The Fifth Circuit’s Reign of Error Is in Jeopardy

The conservative legal movement’s strategy for building cases among friendly judges predates the Biden administration, the Trump administration, and even roughly half of the current Supreme Court justices. An early vehicle for the Texas strategy was Judge Reed O’Connor, a George W. Bush appointee who serves in the Northern District of Texas. O’Connor is notorious for repeatedly ruling that the Affordable Care Act is unconstitutional despite being overturned on appeal each time. A few years ago, he also deeply misread the court’s Indian law precedents to strike down the Indian Child Welfare Act. (The Supreme Court overturned that one as well.)

It’s worth noting that a certain amount of tactical filing—that is, filing suit in a particular location in order to get it in front of a particular judge—for this kind of litigation is inevitable.

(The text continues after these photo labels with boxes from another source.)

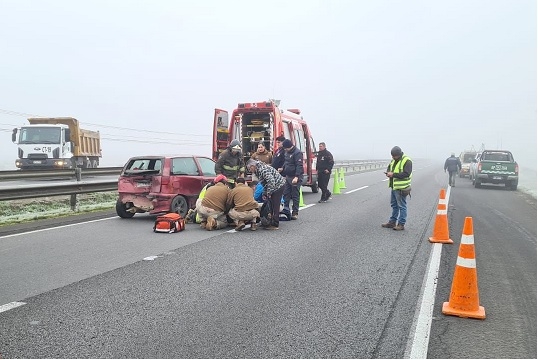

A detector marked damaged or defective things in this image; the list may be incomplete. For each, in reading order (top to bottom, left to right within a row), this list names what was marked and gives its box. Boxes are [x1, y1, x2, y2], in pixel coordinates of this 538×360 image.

damaged red car [115, 154, 216, 218]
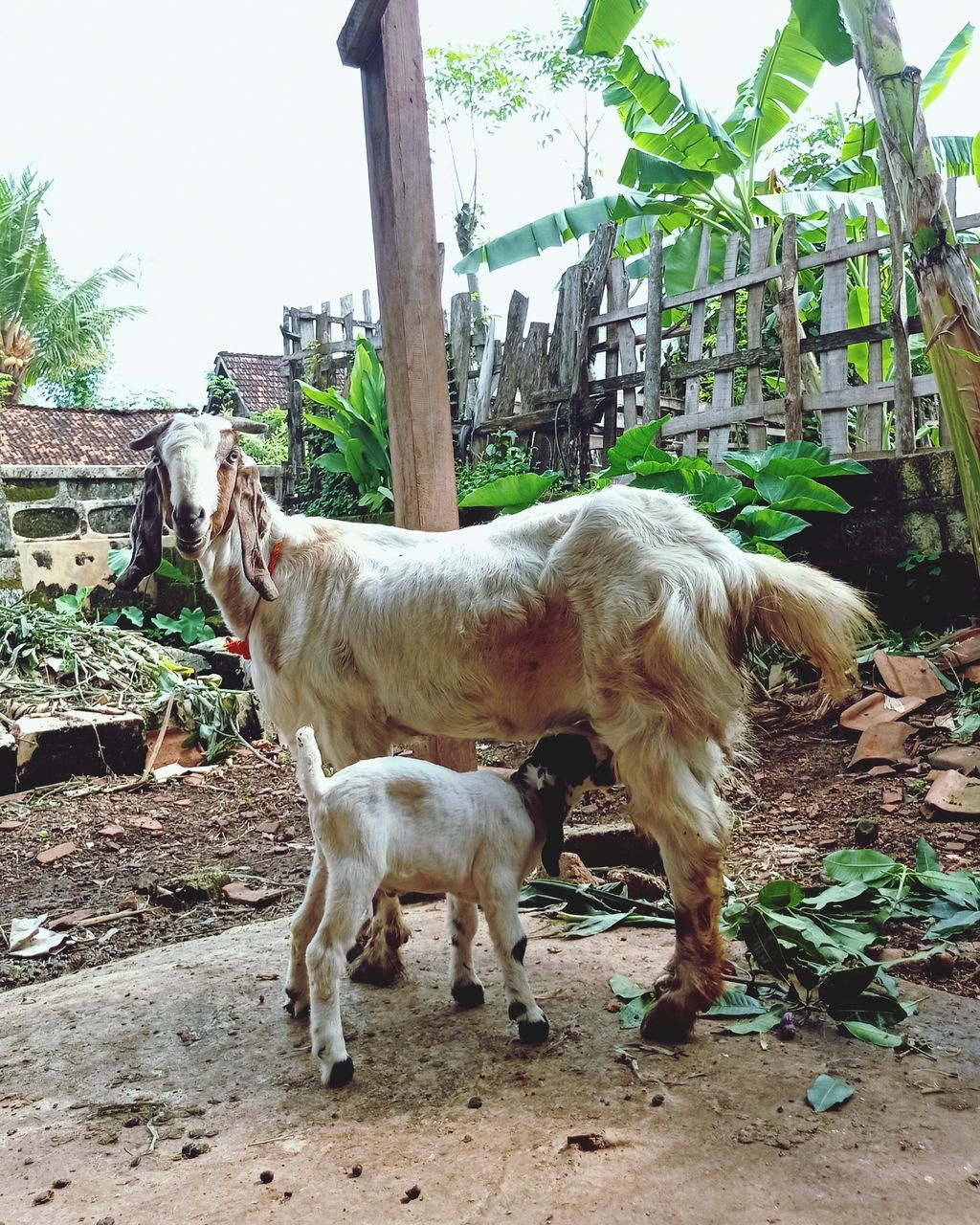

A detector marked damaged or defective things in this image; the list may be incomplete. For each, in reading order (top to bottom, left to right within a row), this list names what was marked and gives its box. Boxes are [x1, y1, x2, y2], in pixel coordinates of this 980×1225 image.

broken brick [877, 651, 946, 697]
broken brick [850, 724, 919, 769]
broken brick [34, 838, 76, 865]
broken brick [223, 884, 283, 903]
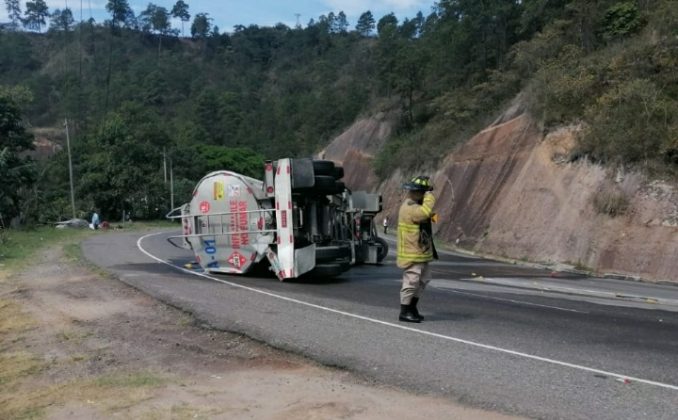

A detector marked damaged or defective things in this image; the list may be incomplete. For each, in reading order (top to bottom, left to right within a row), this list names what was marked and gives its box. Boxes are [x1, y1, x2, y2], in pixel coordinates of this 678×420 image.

overturned tanker truck [169, 158, 388, 278]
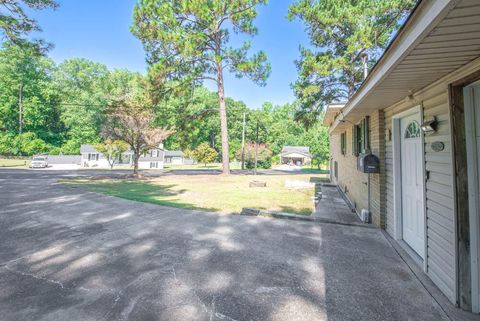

When Democratic attorneys general challenged Trump administration policies, they often filed their lawsuits in states like California, Hawaii, New York, and Washington. Senators wield extraordinary informal power over which district court judges get appointed in their respective states. As a result, there tend to be more liberal judges in blue states and more conservative judges in red states, even when one party is in power for an extended period of time.

But the Texas situation goes beyond that. Conservative legal groups brought all of those cases before O’Connor through an unusual quirk of federal court rules in the state. Texas has four federal district courts, divided into north, south, east, and west. Each of those districts has multiple divisions within it; the Northern District, where O’Connor serves, has seven of them. In divisions with multiple judges, cases are assigned at random among them. O’Connor, on the other hand, was the only active judge in the Northern District’s Fort Worth division for many years. A plaintiff could almost always pick their judge by filing their lawsuit in that specific division.